Framework for a gold backed payment card established

RBZ has managed to set up a framework for using a gold-backed payment card after successfully testing the technology with banks, it has emerged.

THE Reserve Bank of Zimbabwe (RBZ) has managed to set up a framework for using a gold-backed payment card after successfully testing the technology with banks, it has emerged.

RBZ governor John Mangudya revealed in July last year that the apex bank was considering gold VISA cards.

He said the introduction of these cards, was dependent on the uptake of the gold coins.

A well-placed source at the RBZ told Standardbusiness that the framework had been made with testing already done.

“Yes. After the release of the gold tokens, the Reserve Bank began to work on the gold cards,” the source said.

“What they did was to approach the banks and ask them to establish a payment system based on the current real-time gross settlement system to create the framework necessary to allow for the usage of a card.

“The card would represent either a gold coin or token.

“The system is in place, and they had a beta system launched which showed it was working.

“I think, should other banks come on board, specifically, the foreign-owned banks and large local banks, using these gold-backed cards could be done as early as September.”

The source said that the cards, at least for now, would only be used locally as there are a lot of international requirements when using payment cards outside the country.

“When you are using Visa or MasterCard outside the country the reason why you can withdraw is because that ATM (automated teller machine) would be funded. Who would fund this gold-backed card?

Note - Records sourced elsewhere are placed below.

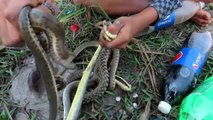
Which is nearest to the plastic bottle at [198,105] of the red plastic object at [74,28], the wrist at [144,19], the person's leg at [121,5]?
the wrist at [144,19]

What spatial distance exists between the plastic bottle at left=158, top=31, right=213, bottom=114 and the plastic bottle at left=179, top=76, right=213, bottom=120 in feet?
0.22

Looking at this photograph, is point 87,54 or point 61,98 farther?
point 87,54

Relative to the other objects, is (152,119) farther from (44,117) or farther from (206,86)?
(44,117)

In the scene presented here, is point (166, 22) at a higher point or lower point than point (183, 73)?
higher

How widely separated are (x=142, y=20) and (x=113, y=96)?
0.35 meters

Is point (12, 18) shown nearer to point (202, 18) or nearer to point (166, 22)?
point (166, 22)

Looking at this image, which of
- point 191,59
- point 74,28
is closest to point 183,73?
point 191,59

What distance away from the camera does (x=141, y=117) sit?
4.93 feet

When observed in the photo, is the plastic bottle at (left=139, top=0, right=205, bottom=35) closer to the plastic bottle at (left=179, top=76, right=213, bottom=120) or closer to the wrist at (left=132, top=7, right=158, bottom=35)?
the wrist at (left=132, top=7, right=158, bottom=35)

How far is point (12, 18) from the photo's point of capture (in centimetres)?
105

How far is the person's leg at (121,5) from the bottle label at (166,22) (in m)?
0.11

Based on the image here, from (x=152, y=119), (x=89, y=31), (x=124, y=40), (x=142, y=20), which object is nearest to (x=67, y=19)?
(x=89, y=31)

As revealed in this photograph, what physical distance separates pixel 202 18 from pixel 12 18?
116cm

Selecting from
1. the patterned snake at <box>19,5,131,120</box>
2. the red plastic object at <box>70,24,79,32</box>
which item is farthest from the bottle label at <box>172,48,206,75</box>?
the patterned snake at <box>19,5,131,120</box>
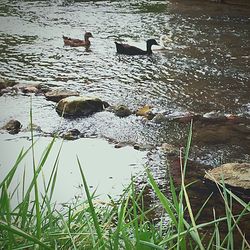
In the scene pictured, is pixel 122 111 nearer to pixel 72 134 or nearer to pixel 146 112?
pixel 146 112

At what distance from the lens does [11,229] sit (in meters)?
1.21

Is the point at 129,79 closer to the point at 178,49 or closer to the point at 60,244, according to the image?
the point at 178,49

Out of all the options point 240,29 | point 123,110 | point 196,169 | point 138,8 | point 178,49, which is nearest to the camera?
point 196,169

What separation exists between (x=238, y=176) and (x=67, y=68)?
3435 mm

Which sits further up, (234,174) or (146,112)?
(234,174)

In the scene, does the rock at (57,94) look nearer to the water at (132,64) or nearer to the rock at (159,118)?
the water at (132,64)

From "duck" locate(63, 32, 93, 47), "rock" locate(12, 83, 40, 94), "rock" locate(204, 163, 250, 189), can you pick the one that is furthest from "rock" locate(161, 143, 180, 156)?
"duck" locate(63, 32, 93, 47)

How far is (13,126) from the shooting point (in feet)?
13.7

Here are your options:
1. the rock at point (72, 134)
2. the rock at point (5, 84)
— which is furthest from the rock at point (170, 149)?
the rock at point (5, 84)

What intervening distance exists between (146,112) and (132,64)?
1.98 m

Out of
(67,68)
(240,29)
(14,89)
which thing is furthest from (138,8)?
(14,89)

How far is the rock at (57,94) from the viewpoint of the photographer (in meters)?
4.94

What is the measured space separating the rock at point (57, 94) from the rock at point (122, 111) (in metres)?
0.66

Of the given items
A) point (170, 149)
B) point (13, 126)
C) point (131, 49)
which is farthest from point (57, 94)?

“So, the usage of these cards needs more approvals and the cooperation of the foreign banks to be used internationally,” the source said.

The cards will take pressure off the local currency for local transactions, the insider revealed.

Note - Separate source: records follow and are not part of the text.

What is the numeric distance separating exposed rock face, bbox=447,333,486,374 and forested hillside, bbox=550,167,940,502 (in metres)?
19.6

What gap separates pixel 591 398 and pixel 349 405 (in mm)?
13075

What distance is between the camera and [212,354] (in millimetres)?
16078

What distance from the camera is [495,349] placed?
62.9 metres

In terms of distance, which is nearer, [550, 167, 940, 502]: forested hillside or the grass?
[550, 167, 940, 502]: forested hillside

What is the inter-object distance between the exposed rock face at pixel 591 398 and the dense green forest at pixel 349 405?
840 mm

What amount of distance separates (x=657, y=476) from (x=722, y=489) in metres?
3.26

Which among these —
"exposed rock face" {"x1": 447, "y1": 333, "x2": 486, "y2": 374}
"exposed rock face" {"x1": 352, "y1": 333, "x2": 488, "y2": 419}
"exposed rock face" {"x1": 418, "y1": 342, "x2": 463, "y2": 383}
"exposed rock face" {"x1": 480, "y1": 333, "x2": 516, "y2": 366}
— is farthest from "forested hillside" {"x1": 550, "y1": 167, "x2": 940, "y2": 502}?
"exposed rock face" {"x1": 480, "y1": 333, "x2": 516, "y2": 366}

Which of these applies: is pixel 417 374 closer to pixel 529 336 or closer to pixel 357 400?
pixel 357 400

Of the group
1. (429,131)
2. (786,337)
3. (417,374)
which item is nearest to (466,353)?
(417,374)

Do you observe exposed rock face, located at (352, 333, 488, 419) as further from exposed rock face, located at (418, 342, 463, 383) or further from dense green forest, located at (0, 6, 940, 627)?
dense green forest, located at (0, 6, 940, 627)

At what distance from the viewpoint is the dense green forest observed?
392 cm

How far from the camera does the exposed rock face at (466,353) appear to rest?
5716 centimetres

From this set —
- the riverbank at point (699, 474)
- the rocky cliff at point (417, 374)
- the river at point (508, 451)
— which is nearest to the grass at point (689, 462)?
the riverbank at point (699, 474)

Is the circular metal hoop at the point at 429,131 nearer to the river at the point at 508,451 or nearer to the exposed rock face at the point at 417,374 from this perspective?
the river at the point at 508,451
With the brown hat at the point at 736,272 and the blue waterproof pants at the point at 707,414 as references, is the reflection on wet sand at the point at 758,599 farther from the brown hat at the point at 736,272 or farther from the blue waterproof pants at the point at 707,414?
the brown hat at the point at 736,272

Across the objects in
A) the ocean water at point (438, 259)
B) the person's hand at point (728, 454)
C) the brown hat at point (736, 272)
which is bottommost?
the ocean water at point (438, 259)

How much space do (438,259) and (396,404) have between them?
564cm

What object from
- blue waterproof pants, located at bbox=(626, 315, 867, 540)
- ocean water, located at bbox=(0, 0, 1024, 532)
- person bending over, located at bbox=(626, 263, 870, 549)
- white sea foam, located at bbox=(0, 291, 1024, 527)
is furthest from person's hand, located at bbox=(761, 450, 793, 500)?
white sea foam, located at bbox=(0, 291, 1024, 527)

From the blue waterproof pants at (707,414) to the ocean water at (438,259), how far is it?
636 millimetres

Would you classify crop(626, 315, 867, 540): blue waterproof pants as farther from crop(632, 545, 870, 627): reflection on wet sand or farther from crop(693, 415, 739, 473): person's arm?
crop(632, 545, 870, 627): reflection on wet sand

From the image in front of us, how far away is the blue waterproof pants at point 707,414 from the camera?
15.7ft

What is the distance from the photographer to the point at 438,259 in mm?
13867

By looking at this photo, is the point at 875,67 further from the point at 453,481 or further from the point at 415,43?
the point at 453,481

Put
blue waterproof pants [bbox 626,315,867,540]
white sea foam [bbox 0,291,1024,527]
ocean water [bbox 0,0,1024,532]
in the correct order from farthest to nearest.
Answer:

In May, the RBZ introduced gold-backed tokens into the market to further support the mopping up of excess local currency liquidity circulating in the market.

As of July 20, 325,02 kilogrammes of the gold tokens had been purchased valued at US$20,34 million using current prices for the yellow mineral.

The gold coins and tokens were introduced after the local currency lost over 700% of its value this year against the greenback resulting in the authorities being forced to print money.

However, without the necessary economic growth to support this printing, it meant the loss in value of the Zimbabwe dollar.

Thus, gold coins were meant to mop up the excess liquidity to prevent the local currency from depreciating.

These measures have seen the local currency gain at least 30% of its value, against the greenback, since the middle of last month to date.

Following a Monetary Policy Committee (MPC) meeting last Friday, Mangudya said the measures put in place had resulted in month-on-month inflation, which peaked at 74,5% in June 2023, falling to minus 15,3% in July 2023.

Mangudya said the annual inflation rate fell from 175,8% in June 2023 to 101,3% in July 2023.

“In view of the current positive inflation and exchange rate developments, the MPC resolved to stay the course of the current tight monetary policy stance and allow time for the current measures to take the full course of their impact on the dual currency economy,” he said.

“The MPC is strongly committed to remaining watchful of any potential shocks and putting in place appropriate safeguard measures to ensure that the economy remains on track to achieving price and exchange rate stability to support the strong economic fundamentals.”

Mangudya said the MPC would continue to review monetary policy measures on a regular basis in line with month-on-month inflation developments and monetary conditions.